The night after flying from Frankfurt to San Francisco, I watched a Charger game at my brother's house there. He was excited to tell me about their successful new coach, and as I watched the TV the gestures and the face--though a bit older now--were familiar. The man who'd worked miracles on Montezuma Mesa had brought my old hometown team back from the dead!
The Chargers made it to the first round of the playoffs that year, which meant I got to watch another game in San Diego just before Christmas a week later. The enthusiasm and the enjoyment my friends got from telling me what I'd missed during my long absence, the emergence of Dan Fouts as a great quarterback and the return of Don Coryell to San Diego, was unforgettable. Football is just a game, and the Chargers didn't win that one anyway, but at that moment in my life it contributed to cherished memories among friends.

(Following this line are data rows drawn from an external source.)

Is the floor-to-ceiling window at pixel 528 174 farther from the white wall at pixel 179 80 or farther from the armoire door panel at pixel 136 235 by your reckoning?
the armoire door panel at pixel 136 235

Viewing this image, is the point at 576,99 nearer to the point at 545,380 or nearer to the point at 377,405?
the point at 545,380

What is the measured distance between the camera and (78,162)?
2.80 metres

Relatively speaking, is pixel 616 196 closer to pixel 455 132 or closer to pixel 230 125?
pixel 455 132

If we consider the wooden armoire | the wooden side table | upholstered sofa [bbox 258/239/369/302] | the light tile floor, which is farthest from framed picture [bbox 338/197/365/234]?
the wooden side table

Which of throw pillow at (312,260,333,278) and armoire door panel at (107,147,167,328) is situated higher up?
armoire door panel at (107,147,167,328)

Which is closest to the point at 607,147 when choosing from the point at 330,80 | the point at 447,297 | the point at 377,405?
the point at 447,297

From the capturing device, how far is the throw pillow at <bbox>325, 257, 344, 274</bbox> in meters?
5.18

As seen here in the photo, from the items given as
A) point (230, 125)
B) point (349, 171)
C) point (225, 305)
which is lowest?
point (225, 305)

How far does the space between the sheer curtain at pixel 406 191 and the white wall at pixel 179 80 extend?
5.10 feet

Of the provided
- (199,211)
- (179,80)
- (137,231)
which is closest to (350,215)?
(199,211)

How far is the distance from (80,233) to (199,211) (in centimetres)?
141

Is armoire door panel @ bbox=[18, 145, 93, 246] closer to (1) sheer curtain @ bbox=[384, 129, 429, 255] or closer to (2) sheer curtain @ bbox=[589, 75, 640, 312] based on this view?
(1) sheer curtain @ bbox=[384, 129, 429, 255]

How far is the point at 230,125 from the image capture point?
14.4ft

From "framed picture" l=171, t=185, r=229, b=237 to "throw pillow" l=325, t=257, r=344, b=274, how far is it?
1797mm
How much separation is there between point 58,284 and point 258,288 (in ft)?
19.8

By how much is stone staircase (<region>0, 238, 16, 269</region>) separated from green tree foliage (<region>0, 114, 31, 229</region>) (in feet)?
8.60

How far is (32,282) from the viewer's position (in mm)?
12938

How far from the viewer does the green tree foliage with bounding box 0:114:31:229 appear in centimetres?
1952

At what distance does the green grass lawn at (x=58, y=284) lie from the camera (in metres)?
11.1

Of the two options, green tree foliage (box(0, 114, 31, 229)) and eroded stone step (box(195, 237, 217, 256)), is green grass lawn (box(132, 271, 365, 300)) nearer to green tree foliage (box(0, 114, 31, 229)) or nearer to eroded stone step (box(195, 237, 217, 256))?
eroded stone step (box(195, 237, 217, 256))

For some reason, the first thing I did after the memorial service--after checking in on my 89 year old dad, anyway--was look at a website an acquaintance maintains that has a nice collection of photos of President Kennedy's visit to San Diego State in June 1963. There's one that includes the father of a good friend of mine, who used to be chair of the Education Department at State, sitting on the stage not far from JFK. My favorite, though, is a photo of the president's helicopter lifting off in a cloud of dust from Aztec Bowl, less than a hundred yards from the site of present-day Viejas Arena. Aztec Bowl was Don Coryell's domain then and I'm sure he was there on that day in June 1963, perhaps irritated at the president for blowing dust all over his nice football field.
It had been mentioned during the service, but really only ocurred to me then, that we were paying tribute to Don Coryell on the very ground where his teams always won and made our city proud. It was also the site of my high school's night games, and of our class's graduation ceremony 37 years ago.
It's our world now. The kids of the '60s are long grown up, even approaching retirement. Those who fought WWII, those who raised us, those we admired and looked up to, now largely depend on us and are gradually fading away. Though certainly I no longer believe that adults can be infallible heroes, I wonder at times if we're worthy. And thinking about that can leave me with a very lonely feeling.